APPLY WHAT YOU READ:
**1.** In the article about President Cristina Fernandez, what did her surgery on October 8 remove?
**2.** Retype the article about President Cristina Fernandez from "President Cristina Fernandez" up to and including "House presidential palace.".

SELECTED EXCERPT:
* * *

President Cristina Fernandez spoke publicly for the first time in more than 40 days yesterday, ending a long silence that had Argentines speculating about her health following head surgery.
In a nationally televised address, an energetic Ms Fernandez announced the creation of a programme to encourage young, unemployed Argentines to study with an 80 US dollar (£48) subsidy.
She also criticised those who speculated about her condition during her absence.
"It's true that I've had some difficulties, but I'd like to see how others would fare if they had to deal with the things that I've gone through. I'd like to see them running this country," she told hundreds of supporters who filled the main patio at the Pink House presidential palace.
The 60-year-old president underwent surgery to remove a blood clot on October 8 and returned to work on November 18.
The normally talkative leader with a love of Twitter last spoke publicly on December 10 and last tweeted on December 13.
The uncharacteristic silence fed speculation in Argentina about her health, and some opponents even questioned who was really running the country.
Ms Fernandez's Cabinet members have repeatedly said she is fully in command.
But neither they nor the president yesterday explained the reason behind the public silence at a time when Argentina is grappling with double-digit inflation, lower economic growth and a fall in foreign currency reserves.
Underscoring Argentina's economic issues, the peso plunged 3.5% against the US dollar yesterday, and the Central Bank did not even try to spend more of its precious reserves to slow the devaluation.
Questions of who was governing are pertinent in Argentina, where Ms Fernandez has the power to rule by decree over many areas of Argentina's economic and social life.
She nationalised private pension funds, renationalised the country's flagship airline and led Argentina's uncompensated seizure of the Spanish company Repsol's controlling, 10 billion US dollar (£6 billion) stake in the state YPF oil company.
These measures have been popular with many Argentines who blame the privatisations of the 1990s and other free-market policies for the country's economic crisis and debt default in 2001-2002.

* * *

Stored data entries:
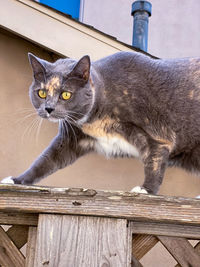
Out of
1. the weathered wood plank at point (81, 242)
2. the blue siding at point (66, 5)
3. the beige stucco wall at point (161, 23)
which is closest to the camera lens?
the weathered wood plank at point (81, 242)

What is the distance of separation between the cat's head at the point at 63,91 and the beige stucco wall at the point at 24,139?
60.0 inches

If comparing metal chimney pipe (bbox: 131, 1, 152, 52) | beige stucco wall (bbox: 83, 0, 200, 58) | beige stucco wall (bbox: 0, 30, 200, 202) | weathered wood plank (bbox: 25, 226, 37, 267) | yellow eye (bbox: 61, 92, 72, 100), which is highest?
beige stucco wall (bbox: 83, 0, 200, 58)

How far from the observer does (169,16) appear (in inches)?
270

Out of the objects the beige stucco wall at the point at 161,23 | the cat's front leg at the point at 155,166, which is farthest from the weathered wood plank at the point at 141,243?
the beige stucco wall at the point at 161,23

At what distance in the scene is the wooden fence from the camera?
1.70 m

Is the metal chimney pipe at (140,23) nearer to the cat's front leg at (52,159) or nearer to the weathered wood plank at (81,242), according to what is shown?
the cat's front leg at (52,159)

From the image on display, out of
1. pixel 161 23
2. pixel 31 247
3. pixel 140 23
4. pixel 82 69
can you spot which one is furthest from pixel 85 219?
pixel 161 23

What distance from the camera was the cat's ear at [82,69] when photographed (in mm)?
2525

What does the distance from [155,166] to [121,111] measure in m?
0.36

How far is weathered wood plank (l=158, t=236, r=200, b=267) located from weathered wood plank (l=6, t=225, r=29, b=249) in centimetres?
60

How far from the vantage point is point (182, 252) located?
6.58 ft

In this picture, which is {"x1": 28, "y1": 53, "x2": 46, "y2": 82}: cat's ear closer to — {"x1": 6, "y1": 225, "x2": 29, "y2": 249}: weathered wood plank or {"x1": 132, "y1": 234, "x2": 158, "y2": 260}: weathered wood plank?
{"x1": 6, "y1": 225, "x2": 29, "y2": 249}: weathered wood plank

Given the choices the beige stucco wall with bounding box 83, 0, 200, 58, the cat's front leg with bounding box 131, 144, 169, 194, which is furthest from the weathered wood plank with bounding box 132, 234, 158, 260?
the beige stucco wall with bounding box 83, 0, 200, 58

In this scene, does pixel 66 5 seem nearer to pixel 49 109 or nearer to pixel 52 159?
pixel 52 159
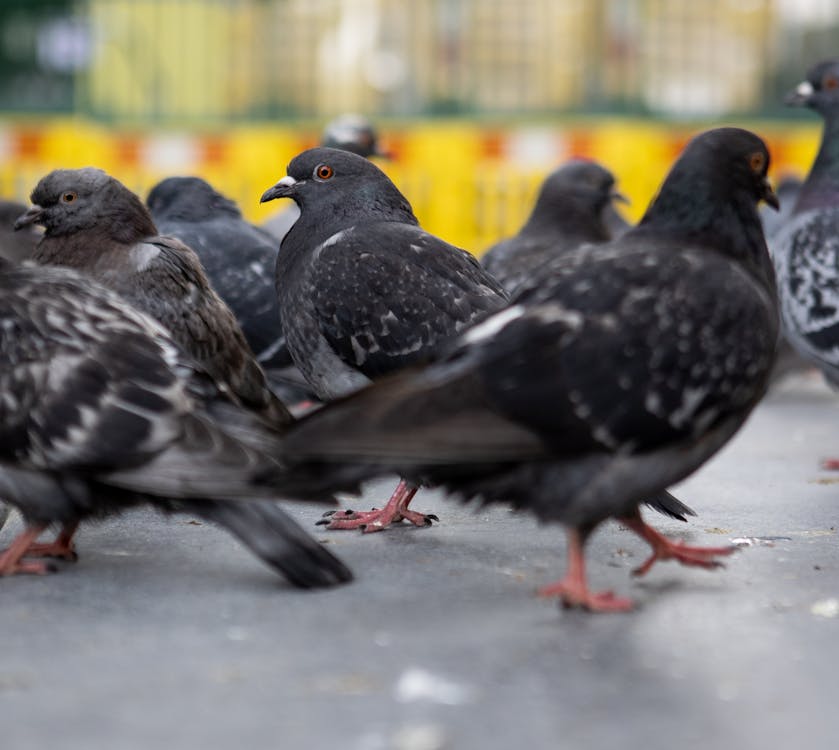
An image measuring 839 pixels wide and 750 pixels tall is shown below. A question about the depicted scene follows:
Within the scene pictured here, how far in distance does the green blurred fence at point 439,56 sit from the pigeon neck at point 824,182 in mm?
3891

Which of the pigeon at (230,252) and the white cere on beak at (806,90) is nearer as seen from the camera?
the pigeon at (230,252)

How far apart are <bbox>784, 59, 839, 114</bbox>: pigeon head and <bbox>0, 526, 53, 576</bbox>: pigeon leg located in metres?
4.50

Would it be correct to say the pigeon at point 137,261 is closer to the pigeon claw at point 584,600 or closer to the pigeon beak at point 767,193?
the pigeon claw at point 584,600

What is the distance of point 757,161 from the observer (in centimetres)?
365

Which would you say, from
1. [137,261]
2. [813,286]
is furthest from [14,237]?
[813,286]

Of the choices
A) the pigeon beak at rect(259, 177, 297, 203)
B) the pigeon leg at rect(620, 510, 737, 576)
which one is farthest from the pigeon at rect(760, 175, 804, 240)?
the pigeon leg at rect(620, 510, 737, 576)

* * *

OUTPUTS FOR THE TASKS:
**1.** A blood clot.

**2.**
President Cristina Fernandez spoke publicly for the first time in more than 40 days yesterday, ending a long silence that had Argentines speculating about her health following head surgery.
In a nationally televised address, an energetic Ms Fernandez announced the creation of a programme to encourage young, unemployed Argentines to study with an 80 US dollar (£48) subsidy.
She also criticised those who speculated about her condition during her absence.
"It's true that I've had some difficulties, but I'd like to see how others would fare if they had to deal with the things that I've gone through. I'd like to see them running this country," she told hundreds of supporters who filled the main patio at the Pink House presidential palace.